## BEGIN PASSAGE SHOWN
Last night we had a bereaved family over for dinner. They also lost their eldest daughter. It was incredible to be able to talk about soccer in one breathe and each of our daughters ashes in the next. Foods we like to eat and how they spend their daughters anniversary/birthday each year. None of us grimaced at comments… or felt sorry for each other. I think both families hurt for each other.. understand the sorrow.. but all having our own pains.. it somehow seemed to level out. They are 7 yrs further down the road then we are so they were able to give us their experiences over a few years time. That was helpful. There youngest is the same age as Jennifer.. her school “boy friend”. I worried about the age difference since all 4 are older by a few years than our kids.. But so selfishly hopeful for the relationship to grow for our kids sake.

DSC_0140I wish I took pictures of them..our everyday goodbye sissy at school ritual… hugs and kisses . The way she hugged them each day was different than it had been in the past. It was a real older sibling hug… a I’m looking out for you hug…and I need you a little too hug.. Jennifer was going to look out for the rest of them at school.. take care of them. They lost that too. Having some big kids on campus when they start elementary school would be great… other kids with a sister in heaven. Jennifer’s friend. I whispered to her about their daughter a few times before she died. We looked at her picture together on snow day.. While we listened to he cousins enjoying her snow outside…(exactly what she wanted…even had me move her to the side of the couch to hear better.. ) during that time I introduced her the best I could to a little girl I am hoping she is holding hands with in heaven.
## END PASSAGE SHOWN
WHAT THIS TASK INVOLVES: Can you repeat the bereavement passage word for word, between "Last night we" and "our kids sake.", inclusive? The rows that follow have no connection to the bereavement passage.
## BEGIN GIVEN INFORMATION
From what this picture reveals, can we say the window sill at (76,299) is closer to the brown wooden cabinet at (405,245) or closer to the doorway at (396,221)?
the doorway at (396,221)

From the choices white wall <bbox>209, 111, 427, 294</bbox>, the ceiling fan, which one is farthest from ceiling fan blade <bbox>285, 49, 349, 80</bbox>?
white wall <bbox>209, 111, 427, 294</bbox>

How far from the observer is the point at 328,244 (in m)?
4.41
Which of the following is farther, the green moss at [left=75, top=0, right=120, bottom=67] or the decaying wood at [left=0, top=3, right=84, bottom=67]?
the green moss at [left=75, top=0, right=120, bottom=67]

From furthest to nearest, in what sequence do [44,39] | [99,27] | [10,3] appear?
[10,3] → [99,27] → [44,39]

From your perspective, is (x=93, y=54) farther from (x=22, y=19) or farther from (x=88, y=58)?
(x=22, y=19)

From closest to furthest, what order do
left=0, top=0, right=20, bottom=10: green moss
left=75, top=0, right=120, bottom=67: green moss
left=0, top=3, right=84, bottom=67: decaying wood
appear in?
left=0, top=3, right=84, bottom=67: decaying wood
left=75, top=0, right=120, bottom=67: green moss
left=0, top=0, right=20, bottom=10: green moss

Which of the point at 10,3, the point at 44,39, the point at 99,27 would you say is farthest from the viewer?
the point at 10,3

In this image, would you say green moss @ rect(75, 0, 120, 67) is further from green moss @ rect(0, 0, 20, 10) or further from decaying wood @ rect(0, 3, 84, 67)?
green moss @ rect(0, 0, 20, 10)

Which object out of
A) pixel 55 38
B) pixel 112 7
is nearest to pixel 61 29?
## END GIVEN INFORMATION
RESULT OF THE EXERCISE:
Last night we had a bereaved family over for dinner. They also lost their eldest daughter. It was incredible to be able to talk about soccer in one breathe and each of our daughters ashes in the next. Foods we like to eat and how they spend their daughters anniversary/birthday each year. None of us grimaced at comments… or felt sorry for each other. I think both families hurt for each other.. understand the sorrow.. but all having our own pains.. it somehow seemed to level out. They are 7 yrs further down the road then we are so they were able to give us their experiences over a few years time. That was helpful. There youngest is the same age as Jennifer.. her school “boy friend”. I worried about the age difference since all 4 are older by a few years than our kids.. But so selfishly hopeful for the relationship to grow for our kids sake.